I get fresh tripe when I buy whole goats- cause it is in the goat- lol! I don't find that fresh tripe like that really smells too bad. I cut it up, portion it out in bags and freeze it. Generally that doesn't bother me as far as smell like the canned or ground and frozen beef stuff does. Maybe because it is fresh, maybe because it is goat, I'm not sure.
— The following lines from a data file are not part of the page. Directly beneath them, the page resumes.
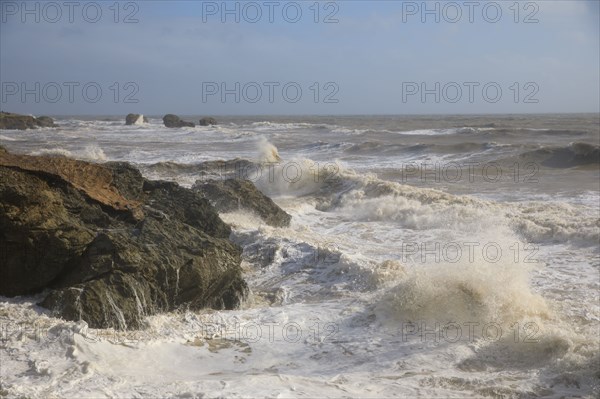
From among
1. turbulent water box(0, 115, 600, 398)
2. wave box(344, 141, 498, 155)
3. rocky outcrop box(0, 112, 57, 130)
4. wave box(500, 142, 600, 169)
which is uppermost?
rocky outcrop box(0, 112, 57, 130)

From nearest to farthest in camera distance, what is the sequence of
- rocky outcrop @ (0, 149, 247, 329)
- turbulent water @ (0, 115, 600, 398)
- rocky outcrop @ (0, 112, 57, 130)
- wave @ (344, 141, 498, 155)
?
turbulent water @ (0, 115, 600, 398) < rocky outcrop @ (0, 149, 247, 329) < wave @ (344, 141, 498, 155) < rocky outcrop @ (0, 112, 57, 130)

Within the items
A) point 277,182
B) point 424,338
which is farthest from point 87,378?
point 277,182

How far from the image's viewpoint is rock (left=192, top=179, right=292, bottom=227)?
10234mm

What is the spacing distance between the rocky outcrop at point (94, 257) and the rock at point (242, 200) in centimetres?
382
Sent from Petguide.com Free App


----------



## Wicked Pixie (Oct 14, 2011)

The fresher it is the less it smells. 
I no longer mind the smell, it just smells a bit 'farmy' to me and they eat it so quickly that it isn't really an issue, the smell doesn't linger. (Except on your hands after touching it, they need a good scrub lol)
I feed frozen minced tripe several times a week. I just defrost in a tupperware so it doesn't taint anything in the fridge, and serve. They love it, it is gone in seconds.
It is a great boneless meal, plus it helps to settle upset tummies. Because the calcium to phosphorus ratio is balanced it can be fed at any time in a raw diet.
If you can get whole tripes or large pieces they are excellent for cleaning teeth.


----------



## Wicked Pixie (Oct 14, 2011)

Libsy said:


> For human consumption it is bleached, so I would never use it. I don't like it because it stinks and I prefer to use a good probiotic instead. There is enough good raw stuff apart from tripe, which is actually pancreas.
> 
> I have friends who ate it growing up, but I never did and never will.
> 
> Libby


Tripe is actually the lining of the stomach of a ruminant, so it a great way to get partially digested plant matter into your dogs diet in a really natural way.
Pancreas can also be fed, but it is fed as part of the organ allowance, so not more than 5% of the overall diet.


----------



## coco_little_bear (May 30, 2012)

My chis LOVE tripe. Raw green tripe, tripe sticks, tripe treats… anything made with green tripe! It does stink, but it's not _that_ bad. The smell goes as soon as they've eaten. I personally find the smell of bully sticks a lot more unbearable! You get used to it and seeing as it's good for them, I'm happy to put up with the smell briefly. lol


----------



## zellko (Jul 3, 2013)

Thanks for all the great info. I think we'll give it a try.


----------